SUPREMA CORTE DI CASSAZIONE

SEZIONE VI CIVILE

Ordinanza  20 giugno 2012, n. 10234

Osserva

La CTR di Roma ha respinto l’appello proposto da “Equitalia Gerit spa” contro la sentenza n.92/03/2008 della CTP di Rieti che aveva accolto il ricorso di T.V. avverso avviso di iscrizione ipotecaria in relazione ad un credito emergente da tre distinte cartelle di pagamento.

La Commissione ha ritenuto che – pur essendo certo dovuti gli importi oggetto di una di dette cartelle di pagamento (pari ad € 2.149,58) siccome regolarmente notificata-dovesse comunque accogliersi l’assunto di parte contribuente circa la violazione dell’art.50 comma 2 del DPR n.602 del 1973 nella parte in cui la norma fissa i termini dell’espropriazione, atteso che nel caso in esame l’iscrizione ipotecaria era stata comunicata al contribuente con avviso del 21.12.2007. Equitalia ha interposto ricorso per cassazione affidato a tre motivi. La parte intimata non ha svolto attività difensiva.

Il ricorso – ai sensi dell’art.380 bis cpc assegnato allo scrivente relatore- può essere definito ai sensi dell’art. 3 75 cpc.

Infatti, con il terzo motivo di impugnazione (improntato alla violazione dell’art.50 comma 2 del DPR n.602/1973 e dell’art.77 dello stesso DPR e che appare più liquido degli altri precedenti e perciò degno di essere esaminato prioritariamente) la parte ricorrente si duole del fatto che il giudicante abbia ritenuto che sia condizione necessaria per iscrivere ipoteca la previa notifica al debitore moroso dell’intimazione di pagamento ex art.50 comma 2 dianzi menzionato.

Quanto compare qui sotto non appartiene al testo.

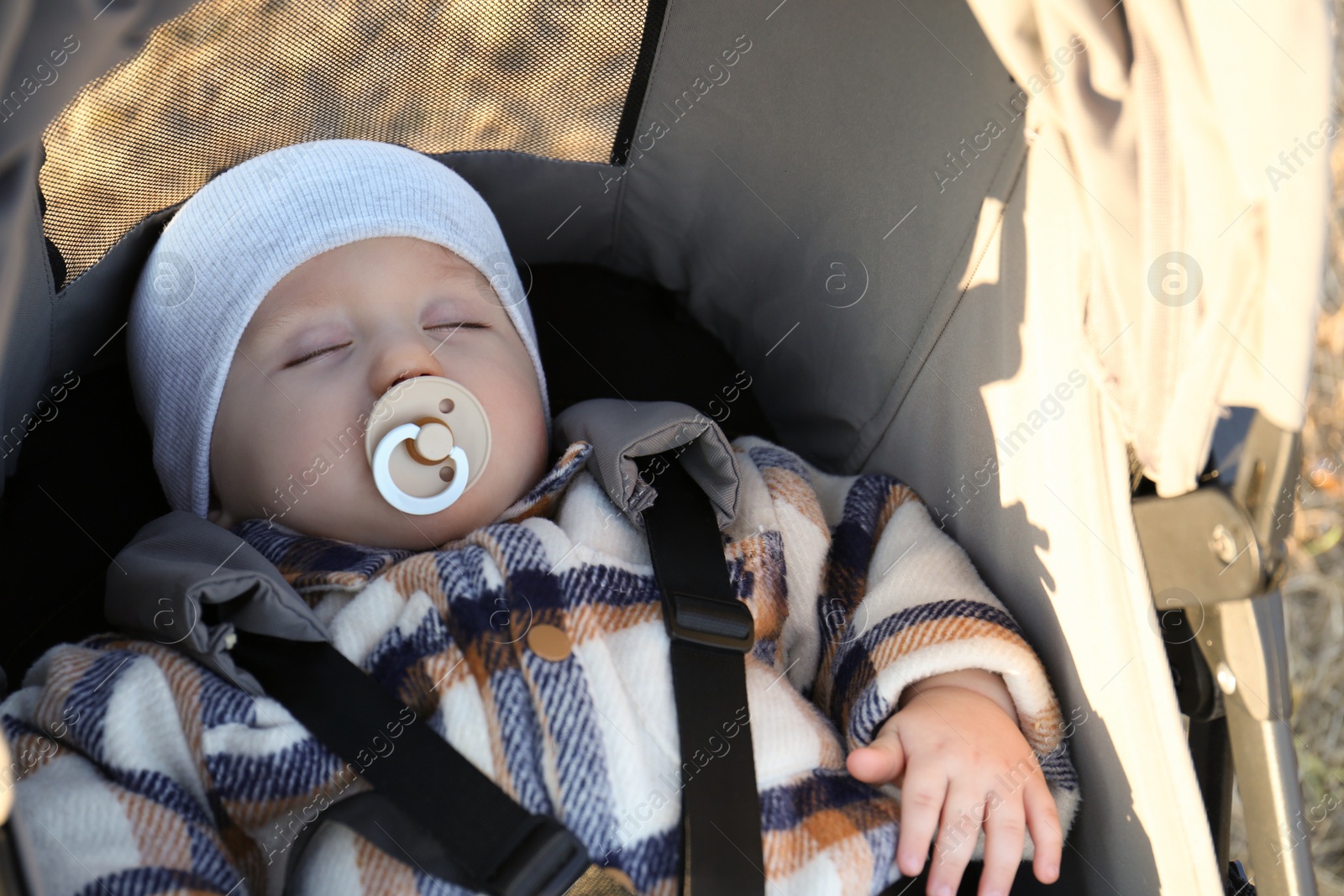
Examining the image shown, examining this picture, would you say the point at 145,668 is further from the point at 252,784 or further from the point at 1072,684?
the point at 1072,684

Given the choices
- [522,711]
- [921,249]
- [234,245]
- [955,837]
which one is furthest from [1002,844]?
[234,245]

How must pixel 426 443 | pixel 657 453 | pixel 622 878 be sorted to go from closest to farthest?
pixel 622 878 → pixel 426 443 → pixel 657 453

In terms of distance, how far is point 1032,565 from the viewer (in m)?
0.93

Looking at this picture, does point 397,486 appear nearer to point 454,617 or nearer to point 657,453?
point 454,617

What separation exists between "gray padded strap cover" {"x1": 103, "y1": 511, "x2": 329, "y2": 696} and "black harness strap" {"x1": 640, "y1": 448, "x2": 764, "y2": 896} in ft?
1.06

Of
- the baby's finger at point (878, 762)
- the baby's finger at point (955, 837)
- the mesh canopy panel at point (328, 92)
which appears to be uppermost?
the mesh canopy panel at point (328, 92)

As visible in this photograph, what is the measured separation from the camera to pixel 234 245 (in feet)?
3.69

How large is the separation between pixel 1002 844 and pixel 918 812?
0.24ft

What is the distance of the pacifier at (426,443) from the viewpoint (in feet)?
3.18

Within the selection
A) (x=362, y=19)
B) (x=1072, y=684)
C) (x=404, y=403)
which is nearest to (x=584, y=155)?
(x=362, y=19)

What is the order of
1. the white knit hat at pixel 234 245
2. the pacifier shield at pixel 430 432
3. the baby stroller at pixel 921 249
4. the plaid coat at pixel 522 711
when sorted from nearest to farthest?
1. the baby stroller at pixel 921 249
2. the plaid coat at pixel 522 711
3. the pacifier shield at pixel 430 432
4. the white knit hat at pixel 234 245

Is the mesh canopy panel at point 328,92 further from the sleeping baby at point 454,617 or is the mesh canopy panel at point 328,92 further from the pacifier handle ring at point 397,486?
the pacifier handle ring at point 397,486

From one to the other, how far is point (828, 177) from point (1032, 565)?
1.57ft

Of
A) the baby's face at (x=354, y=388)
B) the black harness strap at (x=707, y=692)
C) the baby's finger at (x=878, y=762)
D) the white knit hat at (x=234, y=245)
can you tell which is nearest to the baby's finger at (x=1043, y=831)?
the baby's finger at (x=878, y=762)
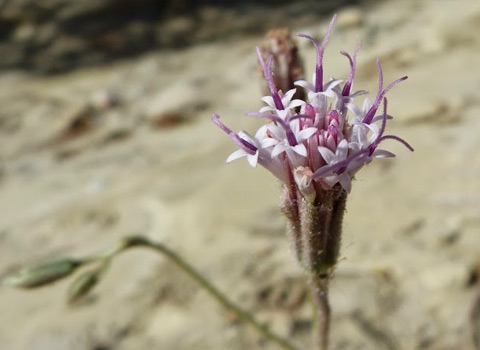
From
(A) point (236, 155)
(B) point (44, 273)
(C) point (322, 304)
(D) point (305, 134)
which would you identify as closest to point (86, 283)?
(B) point (44, 273)

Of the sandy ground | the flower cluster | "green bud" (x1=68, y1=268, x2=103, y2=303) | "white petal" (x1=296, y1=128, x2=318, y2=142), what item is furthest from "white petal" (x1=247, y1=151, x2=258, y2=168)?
"green bud" (x1=68, y1=268, x2=103, y2=303)

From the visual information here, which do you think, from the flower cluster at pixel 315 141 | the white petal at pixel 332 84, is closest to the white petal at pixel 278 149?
the flower cluster at pixel 315 141

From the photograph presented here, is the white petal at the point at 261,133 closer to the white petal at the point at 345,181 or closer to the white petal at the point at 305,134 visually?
the white petal at the point at 305,134

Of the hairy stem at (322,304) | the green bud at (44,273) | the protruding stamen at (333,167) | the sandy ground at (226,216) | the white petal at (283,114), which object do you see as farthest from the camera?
the sandy ground at (226,216)

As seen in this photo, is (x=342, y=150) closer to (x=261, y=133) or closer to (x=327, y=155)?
(x=327, y=155)

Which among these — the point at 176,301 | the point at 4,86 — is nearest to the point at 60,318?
the point at 176,301

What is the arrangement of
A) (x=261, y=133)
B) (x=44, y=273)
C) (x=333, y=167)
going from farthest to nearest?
(x=44, y=273), (x=261, y=133), (x=333, y=167)

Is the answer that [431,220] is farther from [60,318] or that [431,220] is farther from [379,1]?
[379,1]
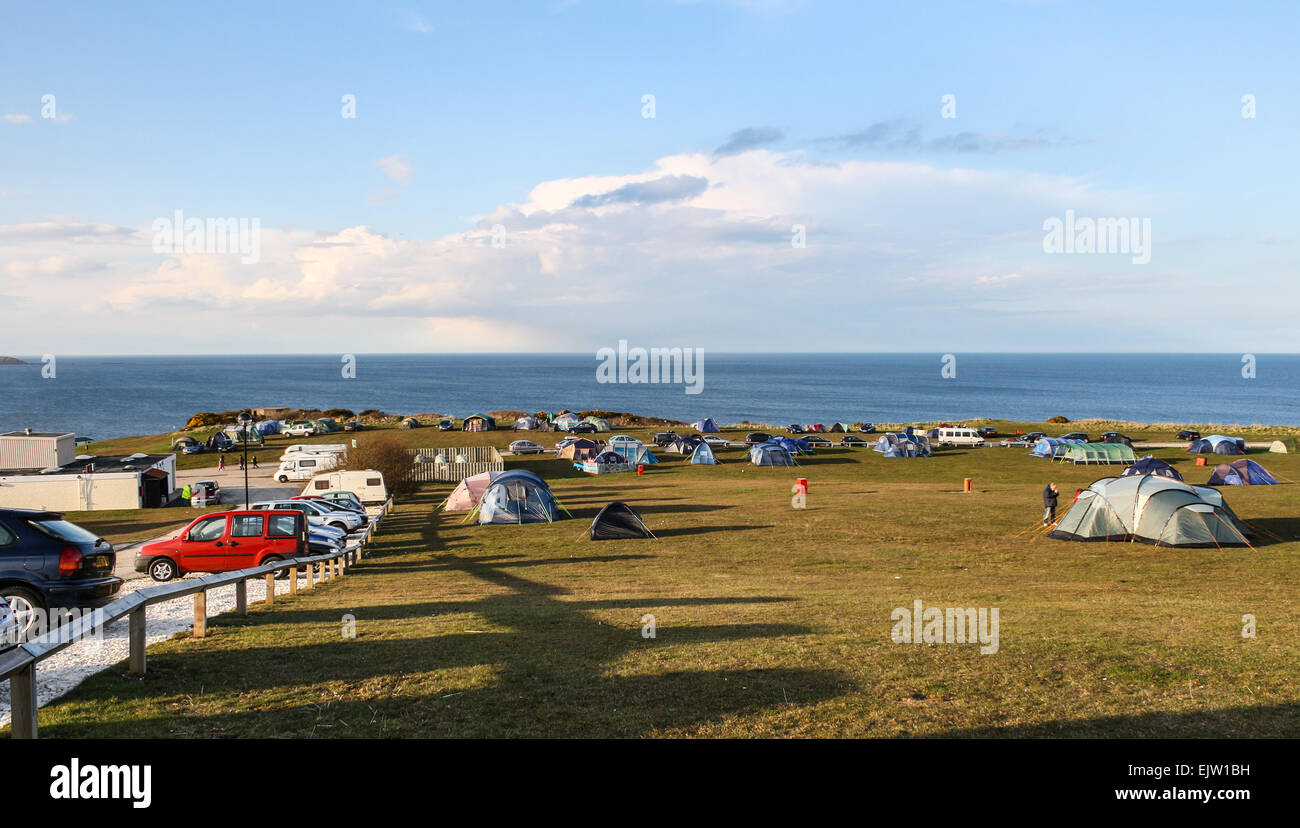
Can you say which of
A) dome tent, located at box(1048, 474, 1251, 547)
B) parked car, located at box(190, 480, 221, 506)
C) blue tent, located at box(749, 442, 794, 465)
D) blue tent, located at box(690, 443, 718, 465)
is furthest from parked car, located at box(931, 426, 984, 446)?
parked car, located at box(190, 480, 221, 506)

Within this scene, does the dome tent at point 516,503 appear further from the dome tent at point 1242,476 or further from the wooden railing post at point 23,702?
the dome tent at point 1242,476

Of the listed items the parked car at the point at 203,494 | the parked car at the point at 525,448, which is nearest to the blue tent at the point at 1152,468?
the parked car at the point at 525,448

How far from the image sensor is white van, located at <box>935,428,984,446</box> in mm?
66125

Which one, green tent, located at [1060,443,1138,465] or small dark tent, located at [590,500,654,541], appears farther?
green tent, located at [1060,443,1138,465]

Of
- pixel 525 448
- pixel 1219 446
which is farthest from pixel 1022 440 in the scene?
pixel 525 448

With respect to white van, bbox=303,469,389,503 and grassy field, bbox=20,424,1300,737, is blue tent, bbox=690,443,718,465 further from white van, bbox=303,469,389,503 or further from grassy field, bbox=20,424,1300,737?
→ grassy field, bbox=20,424,1300,737

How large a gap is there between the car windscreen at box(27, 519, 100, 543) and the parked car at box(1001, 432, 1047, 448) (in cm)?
6369

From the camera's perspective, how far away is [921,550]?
2158 cm

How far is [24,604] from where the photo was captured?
39.3 ft

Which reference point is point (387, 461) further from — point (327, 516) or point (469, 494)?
point (327, 516)

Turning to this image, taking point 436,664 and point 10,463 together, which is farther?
point 10,463
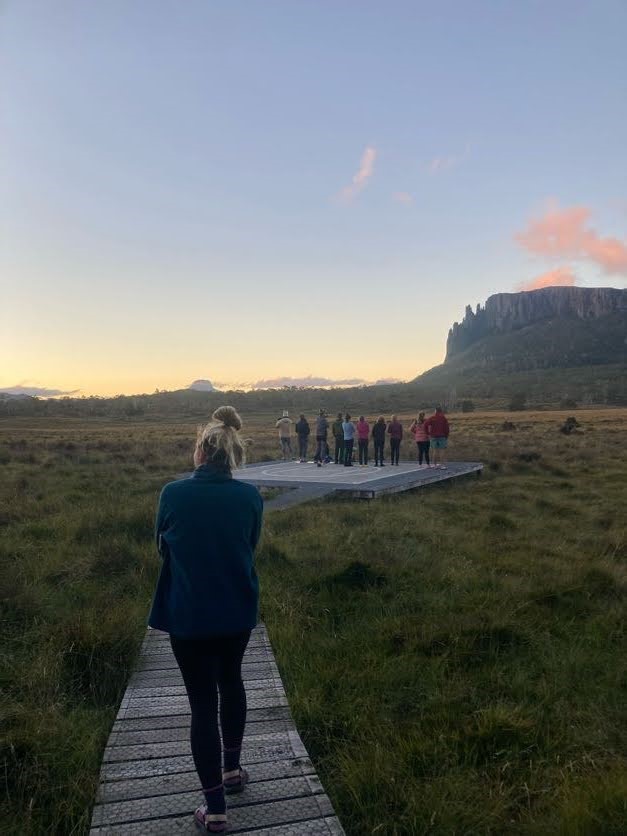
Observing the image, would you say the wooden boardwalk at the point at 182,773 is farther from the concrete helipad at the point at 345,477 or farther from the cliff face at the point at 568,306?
the cliff face at the point at 568,306

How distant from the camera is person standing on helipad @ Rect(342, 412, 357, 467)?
19.8m

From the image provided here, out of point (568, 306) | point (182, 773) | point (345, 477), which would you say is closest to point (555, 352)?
point (568, 306)

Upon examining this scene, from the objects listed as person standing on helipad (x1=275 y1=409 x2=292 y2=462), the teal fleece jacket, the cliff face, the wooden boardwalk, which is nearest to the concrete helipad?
person standing on helipad (x1=275 y1=409 x2=292 y2=462)

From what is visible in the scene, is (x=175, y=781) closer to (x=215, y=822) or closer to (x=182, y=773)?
(x=182, y=773)

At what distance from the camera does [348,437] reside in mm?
20234

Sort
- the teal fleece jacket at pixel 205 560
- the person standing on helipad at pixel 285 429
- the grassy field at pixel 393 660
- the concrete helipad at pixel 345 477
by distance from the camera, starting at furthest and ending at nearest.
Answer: the person standing on helipad at pixel 285 429
the concrete helipad at pixel 345 477
the grassy field at pixel 393 660
the teal fleece jacket at pixel 205 560

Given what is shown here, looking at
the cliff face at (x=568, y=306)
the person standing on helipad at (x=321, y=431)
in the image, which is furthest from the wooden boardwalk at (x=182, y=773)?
the cliff face at (x=568, y=306)

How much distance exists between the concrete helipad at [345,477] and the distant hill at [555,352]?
93575 mm

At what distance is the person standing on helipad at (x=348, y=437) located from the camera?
19.8m

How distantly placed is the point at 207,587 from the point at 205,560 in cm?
12

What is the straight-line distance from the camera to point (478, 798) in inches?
136

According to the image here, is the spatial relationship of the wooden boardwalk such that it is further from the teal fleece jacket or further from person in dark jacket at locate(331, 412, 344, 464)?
person in dark jacket at locate(331, 412, 344, 464)

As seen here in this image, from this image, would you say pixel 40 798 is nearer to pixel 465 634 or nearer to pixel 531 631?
pixel 465 634

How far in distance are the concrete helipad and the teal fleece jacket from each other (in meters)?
9.70
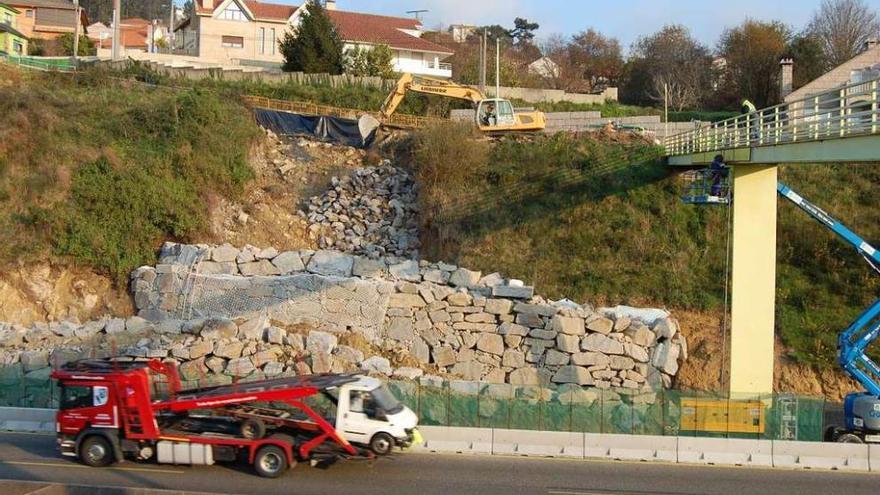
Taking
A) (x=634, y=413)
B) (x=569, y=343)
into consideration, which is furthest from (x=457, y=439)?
(x=569, y=343)

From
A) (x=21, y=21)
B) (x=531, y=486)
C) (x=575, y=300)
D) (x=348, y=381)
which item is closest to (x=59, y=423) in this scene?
(x=348, y=381)

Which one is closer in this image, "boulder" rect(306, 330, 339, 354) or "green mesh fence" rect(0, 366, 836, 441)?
"green mesh fence" rect(0, 366, 836, 441)

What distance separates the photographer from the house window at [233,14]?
211ft

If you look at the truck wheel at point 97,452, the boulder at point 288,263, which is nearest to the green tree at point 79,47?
the boulder at point 288,263

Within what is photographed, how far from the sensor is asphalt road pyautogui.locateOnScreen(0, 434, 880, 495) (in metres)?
16.2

Ma la norma in parola impone, in realtà, di notificare il predetto avviso prima dell’inizio dell’espropriazione forzata, mentre l’iscrizione ipotecaria (secondo quanto deduce per espresso dal secondo comma dell’art. 77 citato, nel quale si dice che “prima di procedere all’esecuzione, il concessionario deve iscrivere ipoteca”), come questa Corte ha chiarito nell’ordinanza n. 14831/2008 a proposito dell’omologo istituto del fermo amministrativo, non può più essere considerato quale “mezzo preordinato all’espropriazione forzata” che “si inserisce nel processo di espropriazione forzata esattoriale quale mezzo di realizzazione del credito”, di fronte alla chiara volontà del legislatore (manifestata con la modifica dell’art. 19 del D.Lgs. 546/1992 portata dal D.L. n. 223/2006) di escludere il fermo di beni mobili registrati dalla sfera tipica dell’espropriazione forzata. In quest’ottica è infatti prevalsa la tesi che l’adozione dell’atto in questione si riferisca ad una procedura alternativa all’esecuzione forzata vera e propria.

D’altronde, la stessa lettera dell’art.77 -con l’esplicito riferimento al termine di cui al comma 1 dell’art.50- costituisce esplicito supporto all’anzidetta interpretazione, posto che non si intenderebbe il senso di un richiamo monco ad una disposizione che invece il legislatore avesse supposto applicabile in toto.

Non resta che concludere che il giudice di appello ha erroneamente risolto la lite sulla scorta della questione pregiudiziale di cui si è detto, sicché la controversia deve essergli rimessa affinché il medesimo giudice torni ad affrontare le questioni che ne risultano assorbite.

Pertanto, si ritiene che il ricorso può essere deciso in camera di consiglio per manifesta fondatezza.

Che la relazione è stata comunicata al pubblico ministero e notificata agli avvocati delle parti;

che non sono state depositate conclusioni scritte, né memorie;

che il Collegio, a seguito della discussione in camera di consiglio, condivide i motivi in fatto e in diritto esposti nella relazione e, pertanto, il ricorso va accolto; che le spese di lite posso essere regolate dal giudice del rinvio.

P.Q.M.

Accoglie il ricorso. Cassa la decisione impugnata e rinvia alla CTR Lazio che, in diversa composizione, provvedere anche sulle spese dì lite del presente grado.